■ Testo di studio:
Maguzzano, rivincita ambientalista: la foto «sembra ma non è»

Qualche mese dopo le osservazioni presentate dal gruppo d'opposizione ViviAmo Lonato, la conferma del responsabile dell'Area Tecnica del Comune di Lonato: "La fotografia numero 06 risulta errata"

Giorgio Fortini, Area Tecnica: "La posizione corretta è quella indicata dalla freccia nera"

Un progetto edilizio da 3mila metri cubi, 8mila metri quadri e 15 unità abitative con tanto di piscina, a pochi passi dalla millenaria Abbazia di Maguzzano. Un progetto che ora torna nuovamente in discussione, dopo che la ‘famigerata’ fotografia numero 6, quella che per l’apposita Commissione per il Paesaggio del Comune di Lonato “sembrava” poter stabilire che il lotto oggetto di intervento non fosse visibile dalla struttura monastica, risulta davvero ingannevole, come già denunciato ai primi di dicembre dal gruppo consiliare d’opposizione ViviAmo Lonato.

Le osservazioni presentate, ci spiega allora Daniela Carassai, risultano essere veritiere: “Il luogo indicato dal progetto ‘Dimore di Giglio’ risulta essere notevolmente distante da quello che effettivamente distante da quello che effettivamente accoglierà l’edificazione”. Dunque il progetto stesso, per come è stato effettivamente inoltrato, sarà per forza di cose “decisamente visibile dall’Abbazia tutelata da vincoli ambientali, panoramici e storici”. La conferma, datata 4 marzo 2013, arriva addirittura dal responsabile dell’Area Tecnica del Comune, Giorgio Fortini: “La posizione del fabbricato, indicata con la freccia rossa nella foto 06 allegata alla Relazione Paesaggistica […] risulta errata in quanto la posizione corretta è quella indicata dalla freccia nera segnata nella fotografia panoramica allegata alla presente”.

■ Istruzione operativa: Per favore, ricopia parola per parola dall'articolo su Maguzzano il tratto da "Qualche mese dopo" fino a "d’opposizione ViviAmo Lonato.".

■ Dati forniti:
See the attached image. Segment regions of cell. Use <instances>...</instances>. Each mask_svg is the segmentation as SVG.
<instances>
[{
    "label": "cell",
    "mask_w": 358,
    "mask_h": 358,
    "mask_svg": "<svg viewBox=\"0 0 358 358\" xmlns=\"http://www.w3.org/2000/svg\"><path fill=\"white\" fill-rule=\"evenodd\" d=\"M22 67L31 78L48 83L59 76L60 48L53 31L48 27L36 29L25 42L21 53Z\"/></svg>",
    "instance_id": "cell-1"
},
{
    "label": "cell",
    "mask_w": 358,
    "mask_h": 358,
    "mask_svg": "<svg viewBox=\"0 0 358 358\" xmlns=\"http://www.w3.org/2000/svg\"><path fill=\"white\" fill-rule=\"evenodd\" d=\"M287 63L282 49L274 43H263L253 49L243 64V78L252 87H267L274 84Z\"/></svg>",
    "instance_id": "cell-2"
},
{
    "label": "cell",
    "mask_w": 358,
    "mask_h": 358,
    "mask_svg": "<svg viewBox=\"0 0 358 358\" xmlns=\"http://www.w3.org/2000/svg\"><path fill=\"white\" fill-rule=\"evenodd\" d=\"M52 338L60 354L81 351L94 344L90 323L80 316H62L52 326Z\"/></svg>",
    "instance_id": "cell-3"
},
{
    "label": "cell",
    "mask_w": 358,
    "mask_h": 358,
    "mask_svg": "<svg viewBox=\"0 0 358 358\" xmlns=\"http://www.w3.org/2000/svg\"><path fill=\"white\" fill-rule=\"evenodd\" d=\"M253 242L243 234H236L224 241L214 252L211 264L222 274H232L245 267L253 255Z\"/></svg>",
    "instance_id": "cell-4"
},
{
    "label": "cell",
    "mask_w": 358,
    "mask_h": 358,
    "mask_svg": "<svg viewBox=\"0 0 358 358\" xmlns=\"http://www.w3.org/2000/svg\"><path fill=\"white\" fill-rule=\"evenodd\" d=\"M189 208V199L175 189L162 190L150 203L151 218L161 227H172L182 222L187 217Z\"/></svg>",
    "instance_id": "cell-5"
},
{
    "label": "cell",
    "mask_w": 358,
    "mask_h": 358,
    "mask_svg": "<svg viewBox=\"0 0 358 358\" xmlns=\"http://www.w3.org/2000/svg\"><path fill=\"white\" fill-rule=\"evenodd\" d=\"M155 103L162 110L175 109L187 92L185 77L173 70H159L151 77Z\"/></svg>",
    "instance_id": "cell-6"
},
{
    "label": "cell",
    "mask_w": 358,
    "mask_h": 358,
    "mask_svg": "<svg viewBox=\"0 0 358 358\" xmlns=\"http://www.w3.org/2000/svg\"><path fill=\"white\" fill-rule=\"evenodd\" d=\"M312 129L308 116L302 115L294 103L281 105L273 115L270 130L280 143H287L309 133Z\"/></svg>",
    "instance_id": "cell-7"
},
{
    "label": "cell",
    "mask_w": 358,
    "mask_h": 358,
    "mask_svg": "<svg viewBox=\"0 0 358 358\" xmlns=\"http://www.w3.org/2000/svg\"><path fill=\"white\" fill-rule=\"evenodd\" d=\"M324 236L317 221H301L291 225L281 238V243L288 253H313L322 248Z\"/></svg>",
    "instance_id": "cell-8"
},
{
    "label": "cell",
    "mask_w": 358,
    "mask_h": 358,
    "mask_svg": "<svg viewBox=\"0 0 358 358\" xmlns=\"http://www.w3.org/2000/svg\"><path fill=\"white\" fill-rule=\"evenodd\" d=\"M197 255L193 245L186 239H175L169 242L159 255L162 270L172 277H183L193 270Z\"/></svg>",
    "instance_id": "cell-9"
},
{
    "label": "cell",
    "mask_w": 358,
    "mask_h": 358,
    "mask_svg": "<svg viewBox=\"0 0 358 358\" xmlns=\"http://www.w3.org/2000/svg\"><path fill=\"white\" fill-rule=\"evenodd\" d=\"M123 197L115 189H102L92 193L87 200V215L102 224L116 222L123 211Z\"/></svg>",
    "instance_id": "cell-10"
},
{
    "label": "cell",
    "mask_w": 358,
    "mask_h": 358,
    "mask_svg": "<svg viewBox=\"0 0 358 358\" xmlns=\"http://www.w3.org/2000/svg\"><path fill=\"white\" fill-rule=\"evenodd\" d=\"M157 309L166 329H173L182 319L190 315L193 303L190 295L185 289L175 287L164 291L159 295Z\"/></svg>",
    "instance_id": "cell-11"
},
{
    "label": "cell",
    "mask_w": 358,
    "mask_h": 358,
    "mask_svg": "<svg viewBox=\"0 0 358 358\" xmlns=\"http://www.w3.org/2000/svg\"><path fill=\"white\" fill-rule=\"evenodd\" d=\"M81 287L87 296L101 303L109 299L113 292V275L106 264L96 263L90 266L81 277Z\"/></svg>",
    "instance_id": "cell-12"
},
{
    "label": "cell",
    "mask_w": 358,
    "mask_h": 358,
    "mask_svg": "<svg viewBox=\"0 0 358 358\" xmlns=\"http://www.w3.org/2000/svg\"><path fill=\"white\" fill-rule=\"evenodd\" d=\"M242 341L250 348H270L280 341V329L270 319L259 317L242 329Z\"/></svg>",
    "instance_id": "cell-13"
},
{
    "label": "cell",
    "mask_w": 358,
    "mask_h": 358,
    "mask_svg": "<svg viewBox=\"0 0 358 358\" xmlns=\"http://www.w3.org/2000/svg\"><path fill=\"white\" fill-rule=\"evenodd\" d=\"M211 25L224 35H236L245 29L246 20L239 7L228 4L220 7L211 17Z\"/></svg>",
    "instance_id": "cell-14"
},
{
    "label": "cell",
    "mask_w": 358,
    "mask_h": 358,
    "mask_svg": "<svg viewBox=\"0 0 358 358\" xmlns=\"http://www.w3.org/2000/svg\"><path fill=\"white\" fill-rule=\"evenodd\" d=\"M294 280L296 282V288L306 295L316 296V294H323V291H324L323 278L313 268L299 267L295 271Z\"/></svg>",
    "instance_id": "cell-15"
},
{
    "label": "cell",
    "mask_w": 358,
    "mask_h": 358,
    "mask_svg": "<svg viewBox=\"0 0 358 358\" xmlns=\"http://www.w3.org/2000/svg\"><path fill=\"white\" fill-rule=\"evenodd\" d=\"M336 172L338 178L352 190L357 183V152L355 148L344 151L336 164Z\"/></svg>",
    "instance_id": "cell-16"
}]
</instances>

■ Risposta al compito:
Qualche mese dopo le osservazioni presentate dal gruppo d'opposizione ViviAmo Lonato, la conferma del responsabile dell'Area Tecnica del Comune di Lonato: "La fotografia numero 06 risulta errata"

Giorgio Fortini, Area Tecnica: "La posizione corretta è quella indicata dalla freccia nera"

Un progetto edilizio da 3mila metri cubi, 8mila metri quadri e 15 unità abitative con tanto di piscina, a pochi passi dalla millenaria Abbazia di Maguzzano. Un progetto che ora torna nuovamente in discussione, dopo che la ‘famigerata’ fotografia numero 6, quella che per l’apposita Commissione per il Paesaggio del Comune di Lonato “sembrava” poter stabilire che il lotto oggetto di intervento non fosse visibile dalla struttura monastica, risulta davvero ingannevole, come già denunciato ai primi di dicembre dal gruppo consiliare d’opposizione ViviAmo Lonato.